In the sequential algorithm, this can be accomplished with the backtracking process that is inherent to any tree traversal algorithm. However, in the proposed AQSP algorithm, this process needs to be done after all the threads have completed their work. For this reason, the cost and the mode for each node must be stored during processing. Otherwise, all the modes (except QT splitting) would be needed to be re-evaluated at the leaves of the QT.

After the parallel stage of the algorithm, the update of the costs and encoding modes is done using a bottom-up approach as shown in Algorithm 2. In this algorithm, $mode_{i,j}$ represents an array of integers, where each value represents the index of the encoding mode to be used for the node at depth level i and position j, and $cost_{i,j}$ is an array of floats, indicating the cost of using the aforementioned encoding mode in that same node. These values must be initialized during node processing.

Once the optimal modes are known, the proposed AQSP algorithm splits the current CU into four sub-CUs when the node is not a leaf of the final QT. Then, it skips the evaluation of all modes in the leaves except for the optimal, avoiding the repetition of any evaluation.

#### Input data
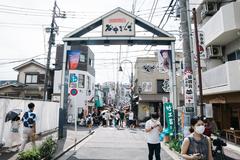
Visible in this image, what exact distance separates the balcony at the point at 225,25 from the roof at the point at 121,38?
2826mm

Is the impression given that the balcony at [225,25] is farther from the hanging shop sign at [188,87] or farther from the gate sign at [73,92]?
the gate sign at [73,92]

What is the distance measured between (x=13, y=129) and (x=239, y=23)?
41.4 ft

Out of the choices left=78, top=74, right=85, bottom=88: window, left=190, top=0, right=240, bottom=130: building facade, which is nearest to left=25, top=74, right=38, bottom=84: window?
left=78, top=74, right=85, bottom=88: window

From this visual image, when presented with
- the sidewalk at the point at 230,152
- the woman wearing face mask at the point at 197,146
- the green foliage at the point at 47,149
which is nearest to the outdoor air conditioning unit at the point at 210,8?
the sidewalk at the point at 230,152

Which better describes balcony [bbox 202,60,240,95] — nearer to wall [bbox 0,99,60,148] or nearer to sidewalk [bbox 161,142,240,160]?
sidewalk [bbox 161,142,240,160]

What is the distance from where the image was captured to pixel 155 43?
563 inches

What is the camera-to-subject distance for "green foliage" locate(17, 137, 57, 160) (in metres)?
7.11

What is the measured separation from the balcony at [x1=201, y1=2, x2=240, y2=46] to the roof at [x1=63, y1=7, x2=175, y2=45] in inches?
111

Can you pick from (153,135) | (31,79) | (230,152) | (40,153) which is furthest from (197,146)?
(31,79)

#### Work to complete
• A. Copy the rows word for word, covering the stretch from the line that contains "Out of the choices" through the end of the rows.
• B. Proceed with the passage on the AQSP algorithm, picking up after its last sentence.
The rows have no connection to the passage on the AQSP algorithm.

#### Task results
• A.
Out of the choices left=78, top=74, right=85, bottom=88: window, left=190, top=0, right=240, bottom=130: building facade, which is nearest to left=25, top=74, right=38, bottom=84: window?
left=78, top=74, right=85, bottom=88: window

From this visual image, when presented with
- the sidewalk at the point at 230,152
- the woman wearing face mask at the point at 197,146
- the green foliage at the point at 47,149
which is nearest to the outdoor air conditioning unit at the point at 210,8?
the sidewalk at the point at 230,152

Which better describes balcony [bbox 202,60,240,95] — nearer to wall [bbox 0,99,60,148] or nearer to sidewalk [bbox 161,142,240,160]?
sidewalk [bbox 161,142,240,160]

What is the distance from where the image was captured to pixel 155 43?
563 inches

What is the camera-to-subject distance for "green foliage" locate(17, 137, 57, 160) (in metres)?
7.11

What is the measured separation from the balcony at [x1=201, y1=2, x2=240, y2=46] to the roof at [x1=63, y1=7, x2=175, y2=45] in inches?
111

Can you pick from (153,135) | (31,79) | (230,152) | (40,153) which is furthest from (197,146)?
(31,79)

• B.
5 AQSP algorithm evaluation

Regarding the experimental setup, the hardware platform used in the tests was composed of an Intel Xeon Silver 4314 CPU with 16 physical cores and simultaneous multi-threading technology (up to 32 logical cores), each of which running at 2.40 GHz and 16 GB of main memory. The encoders were compiled with GCC 11.3.0 and executed on Ubuntu 22.04.2 LTS. Sequences were encoded according to the CTC document issued by the JVET to compare proposals in the field of VVC [13]. These CTC ensure standardized comparisons across experiments. Specifically, the random access (RA) configuration has been used, with QP values of {22, 27, 32, 37}. From the video sequences suggested for this configuration, classes A1, B, C and D have been selected for the experiments. The names and resolutions of the sequences are as follows:

Class A1 (3840 $\times $ 2160 pixels): Tango2 and Campfire.
Class B (1920 $\times $ 1080 pixels): Kimono, ParkScene, Cactus, BasketballDrive and BQTerrace.
Class C (832 $\times $ 480 pixels): RaceHorsesC, BQMall, PartyScene and BasketballDrill.
Class D (416 $\times $ 240 pixels): RaceHorses, BQSquare, BlowingBubbles and BasketballPass.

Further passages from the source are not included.